Bjorn Claeson, Executive Director, SweatFree Communities
In a time of economic crisis and shifting paradigm the sweatfree movement faces an apparent dilemma. Cash-strapped states and cities appear to have fewer resources at their disposal to ensure they do not buy products made in sweatshop conditions, but increasing numbers of public officials seem morally and perhaps politically inclined to look more closely at the origins of the products they buy. The dilemma can be resolved by recognizing that ethical public procurement is not just a moral imperative, but also a strong economic stimulus measure. An investment in sweatfree purchasing is an investment in an economy with less sweat.

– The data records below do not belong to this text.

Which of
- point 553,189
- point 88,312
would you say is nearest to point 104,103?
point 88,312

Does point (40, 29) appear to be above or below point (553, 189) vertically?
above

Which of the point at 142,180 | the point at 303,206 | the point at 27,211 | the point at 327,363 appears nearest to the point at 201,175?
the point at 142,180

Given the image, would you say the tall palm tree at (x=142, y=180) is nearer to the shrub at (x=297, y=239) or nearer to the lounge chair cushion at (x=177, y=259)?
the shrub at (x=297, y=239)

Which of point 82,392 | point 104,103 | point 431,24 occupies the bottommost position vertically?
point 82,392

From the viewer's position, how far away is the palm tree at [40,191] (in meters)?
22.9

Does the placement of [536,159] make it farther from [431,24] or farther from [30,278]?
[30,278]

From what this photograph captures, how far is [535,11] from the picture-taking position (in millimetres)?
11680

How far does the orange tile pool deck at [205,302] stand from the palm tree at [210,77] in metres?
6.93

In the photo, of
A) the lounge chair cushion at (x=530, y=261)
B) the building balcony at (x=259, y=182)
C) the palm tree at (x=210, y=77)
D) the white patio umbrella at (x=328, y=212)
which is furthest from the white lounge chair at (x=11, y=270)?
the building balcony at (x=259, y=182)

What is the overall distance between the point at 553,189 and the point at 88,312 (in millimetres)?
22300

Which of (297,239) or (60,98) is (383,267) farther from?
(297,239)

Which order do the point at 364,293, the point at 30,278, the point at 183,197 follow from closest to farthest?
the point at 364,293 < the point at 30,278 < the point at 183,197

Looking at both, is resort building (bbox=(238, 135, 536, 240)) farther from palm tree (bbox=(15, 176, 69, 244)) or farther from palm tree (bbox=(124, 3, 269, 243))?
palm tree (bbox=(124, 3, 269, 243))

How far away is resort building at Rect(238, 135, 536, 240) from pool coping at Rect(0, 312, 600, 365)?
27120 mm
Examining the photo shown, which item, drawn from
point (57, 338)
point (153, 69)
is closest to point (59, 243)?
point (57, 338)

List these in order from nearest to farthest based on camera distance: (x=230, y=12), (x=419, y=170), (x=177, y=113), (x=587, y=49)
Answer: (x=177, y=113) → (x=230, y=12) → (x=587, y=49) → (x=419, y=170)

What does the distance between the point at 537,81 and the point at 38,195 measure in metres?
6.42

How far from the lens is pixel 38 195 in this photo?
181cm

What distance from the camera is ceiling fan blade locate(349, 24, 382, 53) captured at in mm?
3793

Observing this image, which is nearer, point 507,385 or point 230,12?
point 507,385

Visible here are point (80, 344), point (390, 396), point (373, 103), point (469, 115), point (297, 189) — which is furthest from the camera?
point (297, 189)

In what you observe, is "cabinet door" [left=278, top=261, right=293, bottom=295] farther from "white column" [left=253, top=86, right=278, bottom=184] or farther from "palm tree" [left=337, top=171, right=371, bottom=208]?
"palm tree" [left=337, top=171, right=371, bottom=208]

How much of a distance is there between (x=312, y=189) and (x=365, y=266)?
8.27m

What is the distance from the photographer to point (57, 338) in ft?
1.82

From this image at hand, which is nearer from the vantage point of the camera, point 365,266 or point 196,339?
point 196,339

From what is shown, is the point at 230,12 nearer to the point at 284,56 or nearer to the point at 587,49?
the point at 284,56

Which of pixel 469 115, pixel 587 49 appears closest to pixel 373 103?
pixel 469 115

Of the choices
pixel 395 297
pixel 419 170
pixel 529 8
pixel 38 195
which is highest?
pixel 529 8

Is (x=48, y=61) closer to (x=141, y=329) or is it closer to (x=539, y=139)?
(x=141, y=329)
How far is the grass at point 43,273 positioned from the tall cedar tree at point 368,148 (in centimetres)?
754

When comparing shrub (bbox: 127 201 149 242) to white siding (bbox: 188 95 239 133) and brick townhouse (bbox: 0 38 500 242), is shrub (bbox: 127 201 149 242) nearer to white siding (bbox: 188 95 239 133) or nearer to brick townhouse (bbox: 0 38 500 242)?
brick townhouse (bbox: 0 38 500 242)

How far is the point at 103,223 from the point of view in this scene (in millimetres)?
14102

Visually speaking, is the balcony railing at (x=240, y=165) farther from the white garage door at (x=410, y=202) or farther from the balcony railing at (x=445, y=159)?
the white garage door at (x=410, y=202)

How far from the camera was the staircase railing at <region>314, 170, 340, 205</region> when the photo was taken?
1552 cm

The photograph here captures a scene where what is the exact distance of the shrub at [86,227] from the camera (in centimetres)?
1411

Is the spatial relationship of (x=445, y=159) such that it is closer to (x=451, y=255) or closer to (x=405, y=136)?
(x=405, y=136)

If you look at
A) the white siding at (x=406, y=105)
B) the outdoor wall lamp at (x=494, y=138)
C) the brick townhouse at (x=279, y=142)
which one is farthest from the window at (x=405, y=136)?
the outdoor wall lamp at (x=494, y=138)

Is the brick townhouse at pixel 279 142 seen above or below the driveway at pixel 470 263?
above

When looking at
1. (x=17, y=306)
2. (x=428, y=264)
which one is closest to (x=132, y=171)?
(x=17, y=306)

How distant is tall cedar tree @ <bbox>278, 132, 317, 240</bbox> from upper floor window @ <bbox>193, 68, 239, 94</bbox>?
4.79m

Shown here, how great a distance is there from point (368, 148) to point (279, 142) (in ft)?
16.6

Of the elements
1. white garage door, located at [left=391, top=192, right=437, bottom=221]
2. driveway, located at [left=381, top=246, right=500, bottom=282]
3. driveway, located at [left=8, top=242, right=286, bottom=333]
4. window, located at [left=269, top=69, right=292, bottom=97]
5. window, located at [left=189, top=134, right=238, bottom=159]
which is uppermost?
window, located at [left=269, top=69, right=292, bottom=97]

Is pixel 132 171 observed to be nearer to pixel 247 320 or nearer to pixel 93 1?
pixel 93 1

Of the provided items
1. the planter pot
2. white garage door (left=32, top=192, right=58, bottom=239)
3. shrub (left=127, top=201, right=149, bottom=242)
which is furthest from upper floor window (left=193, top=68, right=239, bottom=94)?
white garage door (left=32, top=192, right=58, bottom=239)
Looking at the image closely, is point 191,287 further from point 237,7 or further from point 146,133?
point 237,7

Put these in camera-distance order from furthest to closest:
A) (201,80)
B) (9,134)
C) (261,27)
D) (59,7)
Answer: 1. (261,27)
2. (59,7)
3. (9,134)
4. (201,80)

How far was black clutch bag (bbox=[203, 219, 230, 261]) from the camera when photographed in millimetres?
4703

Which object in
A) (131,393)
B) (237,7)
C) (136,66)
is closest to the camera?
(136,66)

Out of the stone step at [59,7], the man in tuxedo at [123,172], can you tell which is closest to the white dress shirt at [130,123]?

The habitual reaction to economic downturn – to buy cheap – will be difficult to break. That is why Wal-Mart, which promotes its “price leadership,” appears as a lone “bright spot” in a dismal retail climate despite its questionable labor practices. But our public institutions have a greater responsibility than individuals to treat purchasing as a tool of social policy that can advance a more sound economy that reflects citizens’ values and meets the needs of working people. By searching out the lowest price, without regard for the workers who make the product, large institutional buyers accelerate the race-to-the-bottom. Weakening labor standards will only deepen the economic crisis. A stronger economy requires more economic justice. Our public institutions should help to build economic strength by considering more than the price of the products they buy. They should ask about the workers who made the products: Are they paid a decent wage? Do they have reasonable working hours? Are they free to speak up about injustices in the workplace? Ultimately, workers who are better off will create wealth for everyone. Wealth does not “trickle down;” it springs up from a foundation of justice.